In other matters, my delegation continues to be concerned with the issues surrounding implementation of the enterprise resource planning project. We were very concerned over the lack of leadership of the project which contributed to project delays. However, we commend the Secretary General for moving quickly to appoint a well-qualified interim director, Mr. Ernesto Baca of the World Food Program. We are hopeful that under his leadership this important project will be brought back on track and advanced in the way Member States envisioned.
Turning to another oversight body—the Joint Inspection Unit—it is well known within this Committee that the United States strongly supports reform of the Unit. A revitalized JIU would create more opportunities for strengthening accountability and effectiveness throughout the UN system. Unfortunately, the JIU's analysis of reform progress and options for enhancing its effectiveness fall short of expectations. The Unit fails to propose the kind of bold and far reaching reforms that would make it more influential and effective in promoting results and accountability in UN organizations.
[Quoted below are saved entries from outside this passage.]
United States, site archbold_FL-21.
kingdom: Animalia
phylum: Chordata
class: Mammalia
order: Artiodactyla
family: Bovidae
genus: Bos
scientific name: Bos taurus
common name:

Finally, Mr. Chairman, we reiterate the importance of the principle of consensus here in the Fifth Committee. We recall that the General Assembly first established the imperative of consensus in this committee in response to calls for even more dramatic changes, with the intent of ensuring that in this Committee budgetary decisions could not simply be imposed by one group on another, and that any outcome would meet with approval of all interests – south and north, small and large alike. We reaffirm our commitment to achieving such true, meaningful and voluntary consensus as the only legitimate basis for decisions of this Committee, and we therefore look forward to working with colleagues on each of the issues in a constructive manner and concluding the session within the time allotted.